Es waren insgesamt achtzig Akten. Lucas lud sie auf den Beifahrersitz des Porsche und fuhr damit zurück nach Minneapolis.
»Okay«, instruierte er die Einsatzgruppe, »das wird eine mühsame Arbeit, aber ich will jede noch so kleine Abweichung von der Norm erfahren. Egal, wie verrückt so eine Anomalie Ihnen auch vorkommt, ich will sie wissen.«
Sie riefen bei Referenzpersonen an, die in den Akten genannt waren, bei den Ausstellern von Empfehlungsschreiben, bei Ärzten, bei Polizeistationen der Orte, in denen die Mitarbeiter der Klinik einmal gewohnt hatten, bei Highschools, Colleges und Psychiatern. Sie stießen auf geringfügige Vergehen, auf Alkoholismus, auf Drogenmissbrauch, auf Fälschungen in schulischen Zeugnissen, auf Freunde und Feinde.
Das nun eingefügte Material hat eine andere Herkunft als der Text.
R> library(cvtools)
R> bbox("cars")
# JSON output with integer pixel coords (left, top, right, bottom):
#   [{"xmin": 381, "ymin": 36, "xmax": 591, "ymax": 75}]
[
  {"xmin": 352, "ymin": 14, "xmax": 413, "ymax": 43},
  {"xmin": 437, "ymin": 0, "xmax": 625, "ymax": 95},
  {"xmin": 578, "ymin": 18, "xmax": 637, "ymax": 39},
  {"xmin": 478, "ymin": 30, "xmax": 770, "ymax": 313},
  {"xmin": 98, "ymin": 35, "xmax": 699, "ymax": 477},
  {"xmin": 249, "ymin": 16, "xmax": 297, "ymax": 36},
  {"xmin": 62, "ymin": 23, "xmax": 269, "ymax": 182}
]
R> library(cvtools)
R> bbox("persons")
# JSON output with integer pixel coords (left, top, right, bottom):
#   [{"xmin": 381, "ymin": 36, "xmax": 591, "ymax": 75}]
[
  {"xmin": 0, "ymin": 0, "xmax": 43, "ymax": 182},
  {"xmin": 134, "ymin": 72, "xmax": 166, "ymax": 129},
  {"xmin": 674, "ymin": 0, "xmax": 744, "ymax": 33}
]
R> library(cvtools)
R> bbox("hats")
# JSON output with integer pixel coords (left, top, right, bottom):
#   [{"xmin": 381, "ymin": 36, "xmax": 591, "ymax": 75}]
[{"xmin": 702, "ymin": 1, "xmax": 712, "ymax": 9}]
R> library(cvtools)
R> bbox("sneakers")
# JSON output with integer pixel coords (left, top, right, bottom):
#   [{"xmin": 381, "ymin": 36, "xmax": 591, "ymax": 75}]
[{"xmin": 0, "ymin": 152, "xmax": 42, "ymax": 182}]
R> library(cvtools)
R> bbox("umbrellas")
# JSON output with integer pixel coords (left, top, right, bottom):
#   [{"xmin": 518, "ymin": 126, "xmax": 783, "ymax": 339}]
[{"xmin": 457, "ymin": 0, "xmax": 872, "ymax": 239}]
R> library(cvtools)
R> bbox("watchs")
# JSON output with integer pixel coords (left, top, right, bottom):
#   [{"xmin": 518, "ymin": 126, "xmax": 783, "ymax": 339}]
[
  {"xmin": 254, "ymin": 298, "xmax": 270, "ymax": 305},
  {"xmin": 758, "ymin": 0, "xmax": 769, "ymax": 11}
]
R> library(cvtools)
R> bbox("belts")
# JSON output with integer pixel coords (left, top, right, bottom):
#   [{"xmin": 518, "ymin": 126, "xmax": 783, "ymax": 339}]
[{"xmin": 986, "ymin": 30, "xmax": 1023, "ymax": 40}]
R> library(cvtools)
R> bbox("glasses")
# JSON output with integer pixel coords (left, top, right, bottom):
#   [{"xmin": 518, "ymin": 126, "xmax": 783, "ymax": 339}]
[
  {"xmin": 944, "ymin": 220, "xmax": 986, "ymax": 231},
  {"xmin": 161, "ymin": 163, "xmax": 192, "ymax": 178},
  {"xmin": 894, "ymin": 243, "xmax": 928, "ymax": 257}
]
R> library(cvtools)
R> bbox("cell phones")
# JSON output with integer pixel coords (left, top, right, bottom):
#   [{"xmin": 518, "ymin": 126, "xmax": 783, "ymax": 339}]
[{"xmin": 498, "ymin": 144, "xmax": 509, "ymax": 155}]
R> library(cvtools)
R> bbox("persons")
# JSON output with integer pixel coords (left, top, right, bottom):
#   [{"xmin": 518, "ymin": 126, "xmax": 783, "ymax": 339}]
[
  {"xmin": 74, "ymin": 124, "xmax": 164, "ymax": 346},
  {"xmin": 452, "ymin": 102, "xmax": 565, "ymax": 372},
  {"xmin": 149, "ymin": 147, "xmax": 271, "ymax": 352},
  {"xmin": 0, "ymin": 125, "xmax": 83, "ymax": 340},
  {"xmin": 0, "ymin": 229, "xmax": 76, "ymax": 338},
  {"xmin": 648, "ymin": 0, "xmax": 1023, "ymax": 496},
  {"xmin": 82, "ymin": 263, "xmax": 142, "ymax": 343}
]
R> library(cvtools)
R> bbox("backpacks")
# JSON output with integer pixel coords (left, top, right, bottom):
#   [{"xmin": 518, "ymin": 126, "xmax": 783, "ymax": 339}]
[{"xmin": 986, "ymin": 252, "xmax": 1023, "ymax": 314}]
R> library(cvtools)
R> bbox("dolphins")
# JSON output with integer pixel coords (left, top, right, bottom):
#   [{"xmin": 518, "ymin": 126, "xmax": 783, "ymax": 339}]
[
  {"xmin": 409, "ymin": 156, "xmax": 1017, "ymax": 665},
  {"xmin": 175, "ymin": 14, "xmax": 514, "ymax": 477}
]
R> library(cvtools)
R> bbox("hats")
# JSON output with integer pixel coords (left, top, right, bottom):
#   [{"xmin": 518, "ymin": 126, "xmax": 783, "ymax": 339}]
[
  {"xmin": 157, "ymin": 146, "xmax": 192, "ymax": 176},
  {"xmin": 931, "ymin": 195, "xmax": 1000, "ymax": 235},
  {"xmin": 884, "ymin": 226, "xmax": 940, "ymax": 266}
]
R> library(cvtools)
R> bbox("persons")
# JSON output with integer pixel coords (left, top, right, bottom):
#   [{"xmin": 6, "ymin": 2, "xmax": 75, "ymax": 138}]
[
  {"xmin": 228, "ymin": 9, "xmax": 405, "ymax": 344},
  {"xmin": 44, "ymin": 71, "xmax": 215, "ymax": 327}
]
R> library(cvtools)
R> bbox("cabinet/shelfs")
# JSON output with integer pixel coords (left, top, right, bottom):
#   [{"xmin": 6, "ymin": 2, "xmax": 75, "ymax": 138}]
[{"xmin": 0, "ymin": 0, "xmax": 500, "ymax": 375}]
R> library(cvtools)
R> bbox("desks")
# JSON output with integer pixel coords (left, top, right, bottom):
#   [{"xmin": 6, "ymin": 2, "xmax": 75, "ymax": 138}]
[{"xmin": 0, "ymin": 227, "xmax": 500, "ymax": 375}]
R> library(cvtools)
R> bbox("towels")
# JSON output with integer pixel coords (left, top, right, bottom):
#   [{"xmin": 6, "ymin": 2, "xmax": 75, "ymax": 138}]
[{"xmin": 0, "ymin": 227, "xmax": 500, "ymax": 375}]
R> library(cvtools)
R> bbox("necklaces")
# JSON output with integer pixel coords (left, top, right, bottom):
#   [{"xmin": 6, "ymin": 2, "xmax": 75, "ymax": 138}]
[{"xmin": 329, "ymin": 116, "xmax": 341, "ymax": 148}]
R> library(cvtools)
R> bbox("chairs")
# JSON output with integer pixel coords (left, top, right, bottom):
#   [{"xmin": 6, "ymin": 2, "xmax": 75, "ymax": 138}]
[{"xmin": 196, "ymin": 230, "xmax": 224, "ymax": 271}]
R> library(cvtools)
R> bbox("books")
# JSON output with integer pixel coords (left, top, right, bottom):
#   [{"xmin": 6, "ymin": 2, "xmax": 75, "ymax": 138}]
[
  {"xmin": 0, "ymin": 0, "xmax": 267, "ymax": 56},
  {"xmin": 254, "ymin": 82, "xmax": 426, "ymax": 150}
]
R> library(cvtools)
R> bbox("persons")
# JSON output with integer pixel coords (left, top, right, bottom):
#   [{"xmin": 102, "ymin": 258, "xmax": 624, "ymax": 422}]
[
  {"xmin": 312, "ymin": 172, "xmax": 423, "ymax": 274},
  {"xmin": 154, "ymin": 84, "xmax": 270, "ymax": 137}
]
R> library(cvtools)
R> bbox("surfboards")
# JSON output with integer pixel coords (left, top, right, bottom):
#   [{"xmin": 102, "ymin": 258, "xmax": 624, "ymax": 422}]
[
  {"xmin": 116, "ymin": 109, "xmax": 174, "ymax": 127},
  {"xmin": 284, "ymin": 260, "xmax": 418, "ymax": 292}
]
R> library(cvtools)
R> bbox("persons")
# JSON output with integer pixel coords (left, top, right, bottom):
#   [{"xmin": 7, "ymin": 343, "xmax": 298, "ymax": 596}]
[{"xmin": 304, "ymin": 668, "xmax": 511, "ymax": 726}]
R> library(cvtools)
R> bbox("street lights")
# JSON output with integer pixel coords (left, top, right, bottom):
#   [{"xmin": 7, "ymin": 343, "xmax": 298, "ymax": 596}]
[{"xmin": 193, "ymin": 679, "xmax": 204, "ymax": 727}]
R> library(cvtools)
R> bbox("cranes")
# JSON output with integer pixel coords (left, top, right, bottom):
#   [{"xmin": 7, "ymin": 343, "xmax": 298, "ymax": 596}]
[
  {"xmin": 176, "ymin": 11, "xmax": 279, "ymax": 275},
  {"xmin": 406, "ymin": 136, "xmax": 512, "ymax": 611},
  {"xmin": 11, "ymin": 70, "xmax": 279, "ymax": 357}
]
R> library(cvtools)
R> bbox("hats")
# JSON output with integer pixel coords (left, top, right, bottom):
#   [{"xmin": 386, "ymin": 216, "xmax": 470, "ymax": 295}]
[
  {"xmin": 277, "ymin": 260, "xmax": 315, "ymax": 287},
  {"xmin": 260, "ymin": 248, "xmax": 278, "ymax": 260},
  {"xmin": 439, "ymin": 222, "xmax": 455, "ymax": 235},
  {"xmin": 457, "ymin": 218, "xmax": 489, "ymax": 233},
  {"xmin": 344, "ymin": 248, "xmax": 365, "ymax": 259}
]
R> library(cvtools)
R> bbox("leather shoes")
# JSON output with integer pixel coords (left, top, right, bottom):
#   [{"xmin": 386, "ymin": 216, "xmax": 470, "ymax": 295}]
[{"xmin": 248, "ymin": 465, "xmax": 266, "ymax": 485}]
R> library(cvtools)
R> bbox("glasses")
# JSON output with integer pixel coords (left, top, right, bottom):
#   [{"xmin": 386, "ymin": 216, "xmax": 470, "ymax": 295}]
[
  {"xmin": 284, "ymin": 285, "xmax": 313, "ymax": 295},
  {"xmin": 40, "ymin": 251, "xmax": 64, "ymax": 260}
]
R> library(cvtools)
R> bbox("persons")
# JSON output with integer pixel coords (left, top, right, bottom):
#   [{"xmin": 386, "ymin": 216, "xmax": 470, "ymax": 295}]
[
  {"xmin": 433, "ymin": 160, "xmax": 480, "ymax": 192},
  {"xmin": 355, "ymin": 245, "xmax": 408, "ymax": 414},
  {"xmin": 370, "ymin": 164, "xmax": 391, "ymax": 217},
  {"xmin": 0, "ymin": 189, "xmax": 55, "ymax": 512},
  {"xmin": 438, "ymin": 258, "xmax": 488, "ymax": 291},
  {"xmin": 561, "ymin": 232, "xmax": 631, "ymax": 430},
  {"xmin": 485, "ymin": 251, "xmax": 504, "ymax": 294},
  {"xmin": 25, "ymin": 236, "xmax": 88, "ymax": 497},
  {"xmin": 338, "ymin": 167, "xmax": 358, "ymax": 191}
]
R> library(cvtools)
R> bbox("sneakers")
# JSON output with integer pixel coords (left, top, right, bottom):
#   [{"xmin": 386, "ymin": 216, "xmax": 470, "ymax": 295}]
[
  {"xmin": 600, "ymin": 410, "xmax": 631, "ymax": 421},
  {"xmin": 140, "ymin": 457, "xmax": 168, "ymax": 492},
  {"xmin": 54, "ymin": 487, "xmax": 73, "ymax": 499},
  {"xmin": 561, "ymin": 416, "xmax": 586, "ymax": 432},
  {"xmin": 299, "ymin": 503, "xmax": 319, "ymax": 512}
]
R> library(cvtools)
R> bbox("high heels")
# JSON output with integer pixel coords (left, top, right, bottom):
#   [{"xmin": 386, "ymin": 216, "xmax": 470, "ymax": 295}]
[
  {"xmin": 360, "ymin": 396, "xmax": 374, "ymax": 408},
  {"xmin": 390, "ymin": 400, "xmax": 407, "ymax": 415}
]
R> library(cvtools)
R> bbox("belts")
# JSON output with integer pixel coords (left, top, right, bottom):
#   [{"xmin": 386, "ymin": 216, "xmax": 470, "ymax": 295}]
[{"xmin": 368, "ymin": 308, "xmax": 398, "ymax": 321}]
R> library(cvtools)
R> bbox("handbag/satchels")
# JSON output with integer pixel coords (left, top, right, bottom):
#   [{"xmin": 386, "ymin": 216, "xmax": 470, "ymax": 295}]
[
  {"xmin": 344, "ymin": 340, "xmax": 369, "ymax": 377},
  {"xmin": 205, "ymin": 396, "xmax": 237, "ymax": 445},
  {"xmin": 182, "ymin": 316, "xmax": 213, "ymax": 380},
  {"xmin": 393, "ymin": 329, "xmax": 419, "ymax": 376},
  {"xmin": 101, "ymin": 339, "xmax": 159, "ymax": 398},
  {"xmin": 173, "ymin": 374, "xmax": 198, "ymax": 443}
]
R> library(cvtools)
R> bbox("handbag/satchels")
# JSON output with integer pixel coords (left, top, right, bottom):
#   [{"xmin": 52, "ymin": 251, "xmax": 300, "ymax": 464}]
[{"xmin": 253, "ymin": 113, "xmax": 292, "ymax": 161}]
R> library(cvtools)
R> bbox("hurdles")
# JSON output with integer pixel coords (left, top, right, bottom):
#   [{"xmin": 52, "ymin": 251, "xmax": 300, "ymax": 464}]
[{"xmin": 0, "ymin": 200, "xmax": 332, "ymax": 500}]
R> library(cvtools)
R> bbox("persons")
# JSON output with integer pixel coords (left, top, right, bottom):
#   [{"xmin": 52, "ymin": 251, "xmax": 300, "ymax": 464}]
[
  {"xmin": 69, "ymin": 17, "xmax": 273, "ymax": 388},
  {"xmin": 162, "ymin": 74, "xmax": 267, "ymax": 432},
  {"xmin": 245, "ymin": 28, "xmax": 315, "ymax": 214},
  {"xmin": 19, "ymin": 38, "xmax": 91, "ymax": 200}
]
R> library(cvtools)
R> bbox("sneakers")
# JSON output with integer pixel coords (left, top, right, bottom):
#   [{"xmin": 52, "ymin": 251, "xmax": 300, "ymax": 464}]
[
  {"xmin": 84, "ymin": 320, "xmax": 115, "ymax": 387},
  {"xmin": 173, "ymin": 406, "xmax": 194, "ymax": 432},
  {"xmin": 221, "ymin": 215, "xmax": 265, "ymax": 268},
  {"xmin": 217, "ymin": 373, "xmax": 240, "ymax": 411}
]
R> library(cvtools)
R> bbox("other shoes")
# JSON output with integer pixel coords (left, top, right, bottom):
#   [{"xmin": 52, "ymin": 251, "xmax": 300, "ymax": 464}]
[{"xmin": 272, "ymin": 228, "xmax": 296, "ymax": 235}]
Ein Mitarbeiter hatte unter »Körperbehinderungen« und »Besondere Kennzeichen« jeweils »keine« eingetragen, obwohl er bei einem Verkehrsunfall einen Fuß verloren hatte. Eine Mitarbeiterin hatte unter »wichtige ärztliche Behandlungen« und »Operationen« jeweils »keine« vermerkt, obwohl sie eine Abtreibung hatte vornehmen lassen. Und sie stießen auf einen Mitarbeiter, der internationale Berühmtheit auf dem Gebiet des Baus von Kastendrachen erlangt hatte.